[EnMasse] AddressController performance / ConfigMap lookups

Ulf Lilleengen lulf at redhat.com
Tue Mar 13 10:13:38 UTC 2018

On 03/13/2018 10:53 AM, Lohmann Carsten (INST/ECS4) wrote:
> Hi,
>>> When thinking about a scenario with 10000+ addresses, having that many
>>> ConfigMaps seems .. odd. Kind of going beyond what the ConfigMap
>>> mechanism as Pod configuration data is probably intended for (although
>>> there don't seem to be hard limits in that sense).
>> I'm not fully convinced that this is a problem at 10k, but it depends of course on
>> what other components are running on the same cluster. I think we should
>> benchmark this before drawing any conclusions (or maybe you have some
>> numbers?) I don't know in detail how a configmap maps to etcd, but I think the
>> difference would only be in the amount of data that is written.
> I agree that there should be some benchmarks being done here first. We will do them shortly.
> Do you think it would be better to do these tests with current master (including the "Refactor controllers in standard and address controller" change) ?

I would recommend the current master snapshot: 

>>> Database-persistence could possibly offer better performance and
>>> simplify backup-strategies. >
>> My impression is that etcd is quite performant for this kind of use, but I don't have
>> any numbers to back that up with. Again, should be benchmarked.

▶ _LISTING_:
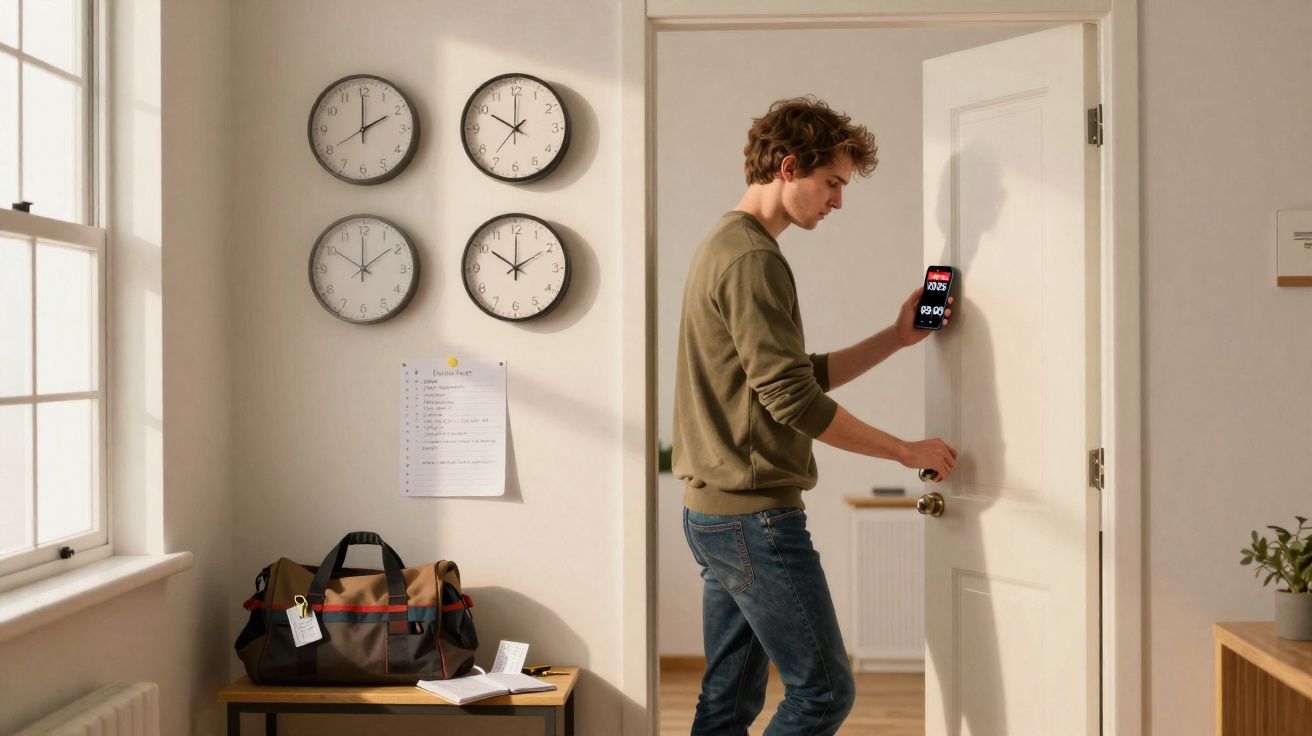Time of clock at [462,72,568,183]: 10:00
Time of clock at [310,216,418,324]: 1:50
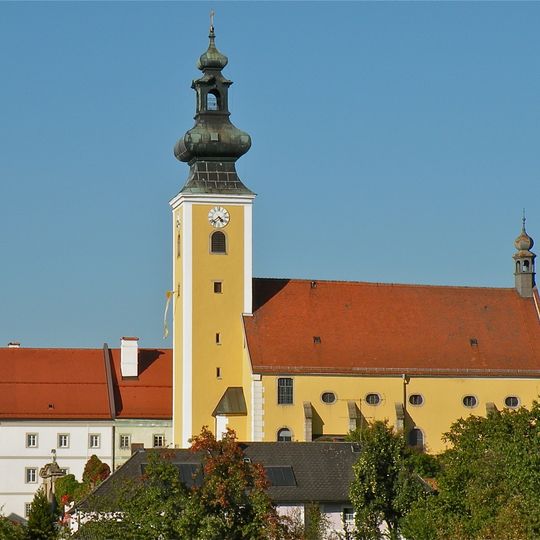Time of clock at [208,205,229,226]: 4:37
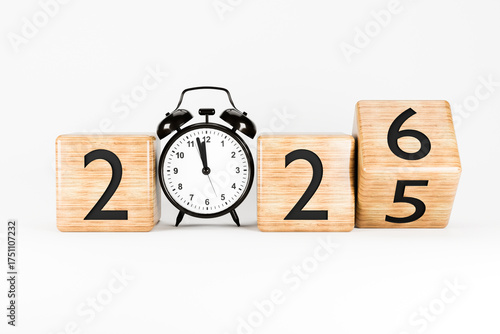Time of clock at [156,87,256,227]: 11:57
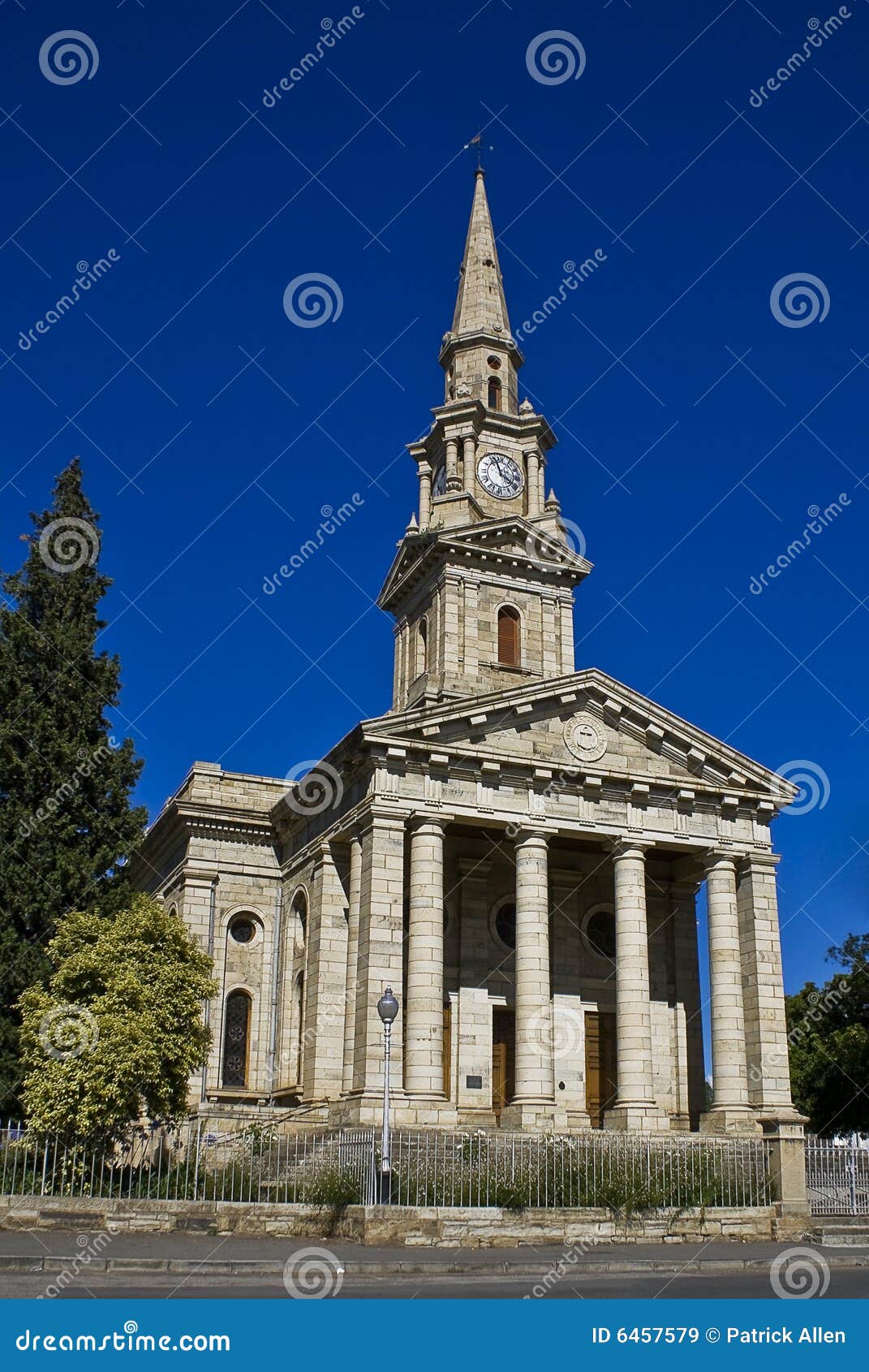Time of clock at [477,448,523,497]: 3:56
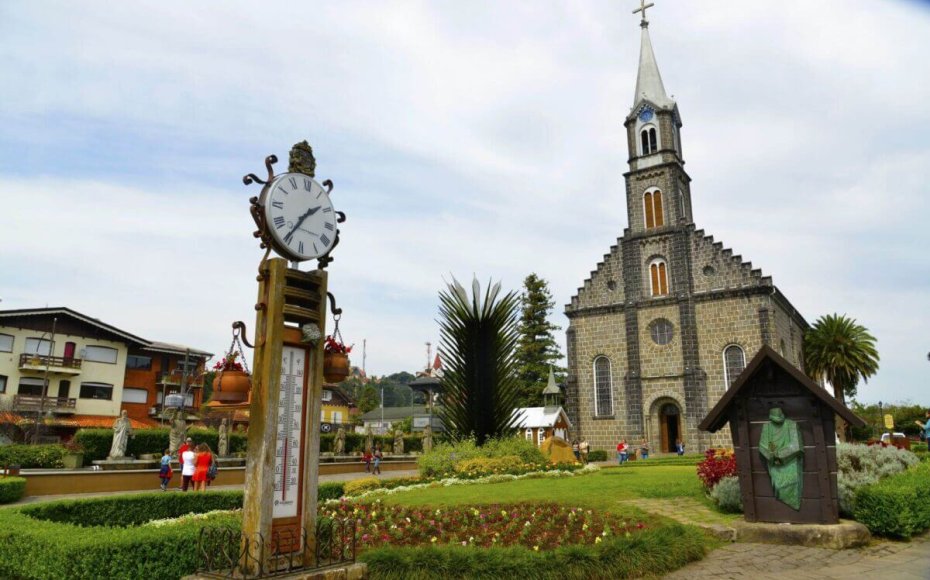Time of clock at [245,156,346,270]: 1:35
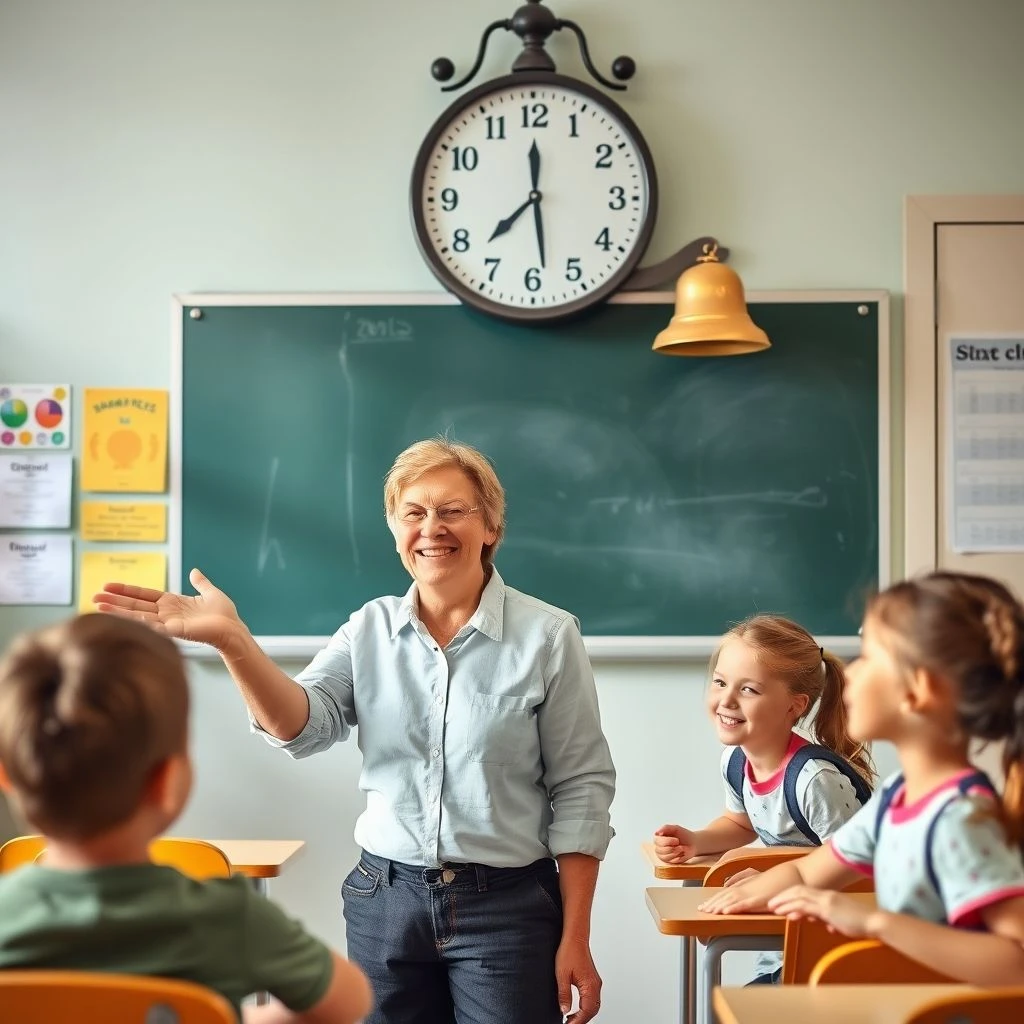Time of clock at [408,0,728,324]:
---
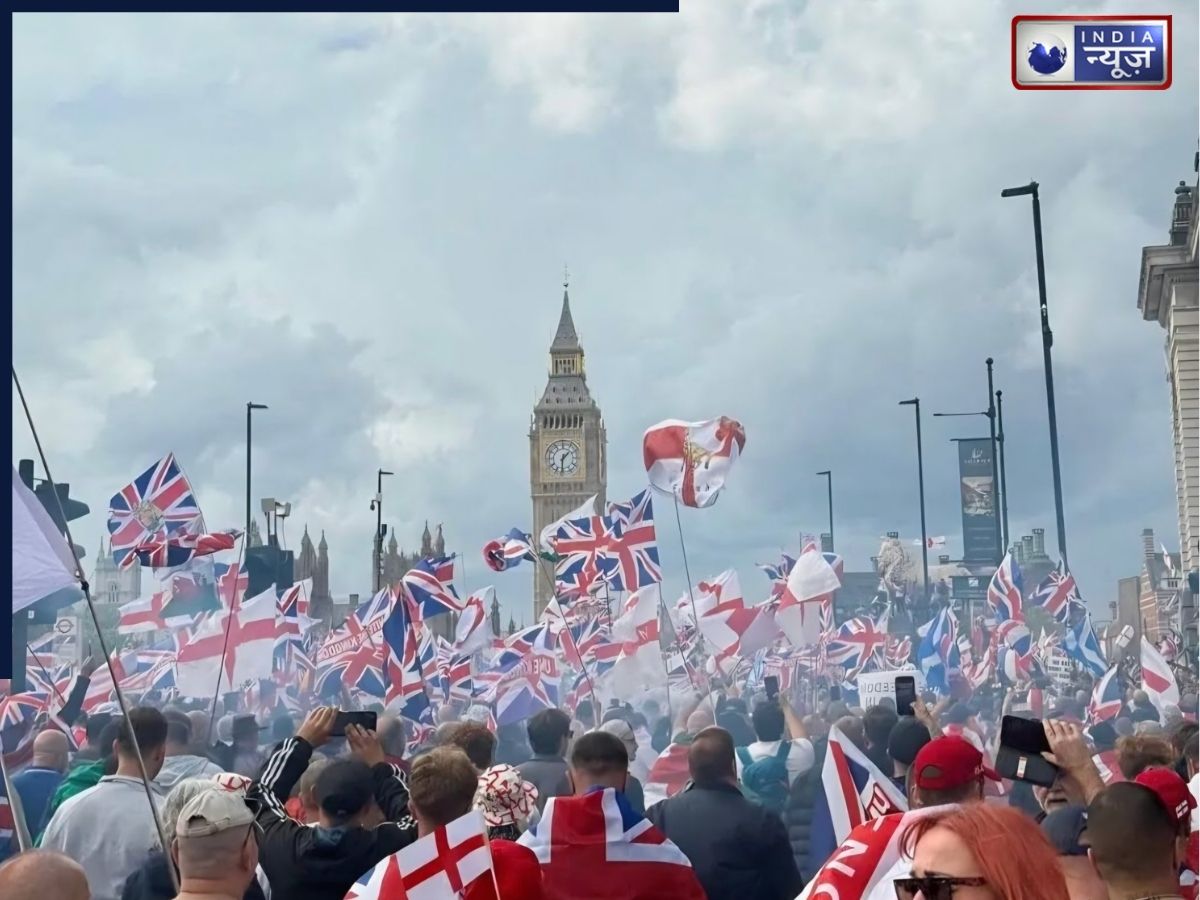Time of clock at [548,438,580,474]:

▶ _WORK TO COMPLETE_:
Could you continue the mailing-list reply above about EnMasse AddressController performance and ConfigMap lookups, starting right after its last line?

▶ _RESULT BELOW_:
>>> Also when updating EnMasse by re-deploying the EnMasse components
>>> (having deleted the K8s-namespace first), it seems easier to have the
>>> addresses in the database untouched by this instead of having to
>>> re-create the addresses/ConfigMaps.
>> One of the goals for EnMasse is to support rolling upgrades of components like
>> the router, so deleting a recreating should not be the long-term strategy IMO. I
>> understand that this is a problem for you at present though.
> Yes, our current mechanism there is for sure not the long-term strategy yet.
>>> I think from an architectural point of view, the question is, whether
>>> the addresses are considered cluster-state information (therefore
>>> belonging in the etcd datastore) or application-specific data.
>>> With the current address ConfigMap content structure modelled after
>>> K8s resources, it's obviously handled more as cluster-state information.
>>>> (In that sense, is it planned to switch addresses to be proper K8s
>>> custom resources instead of ConfigMaps?).
>> That was be the plan, yes, but there are some restrictions typically on OpenShift
>> that prevents custom resource definitions from being deployed without cluster-
>> admin access. Ideally enmasse would support being deployed without cluster-
>> admin for some use cases.
>>> But, I think the addresses could also be viewed as
>>> application-specific data and in that sense better be stored externally.
>>> WDYT? Have you thought about replacing the ConfigMap persistence? Do
>>> you see limitations with the current ConfigMap-based approach thinking
>>> about
>>> 10000+ addresses? >
>>> Or would you see other persistence options?
>> I remember exploring that in the early phases of enmasse just before we
>> introduced the configmap-based configuration, but we didn't explore that on the
>> basis that we believed k8s would meet our demands and didn't want to introduce
>> another stateful component. Maybe the time has come to rethink that.
> I agree that not introducing another stateful component in the standard setup makes sense.
> There may be setups where there is already a database present and it would be good to have the persistence be configurable in order to use that.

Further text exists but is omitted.